_EXERCISE_
Could you set down all of the data again, exactly as it stands?

_SUPPLIED MATERIAL_

--------

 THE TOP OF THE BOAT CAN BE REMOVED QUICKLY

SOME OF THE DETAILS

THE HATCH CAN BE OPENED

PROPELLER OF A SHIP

--------

_SOLUTION FOR THIS TASK_
 THE TOP OF THE BOAT CAN BE REMOVED QUICKLY

SOME OF THE DETAILS

THE HATCH CAN BE OPENED

PROPELLER OF A SHIP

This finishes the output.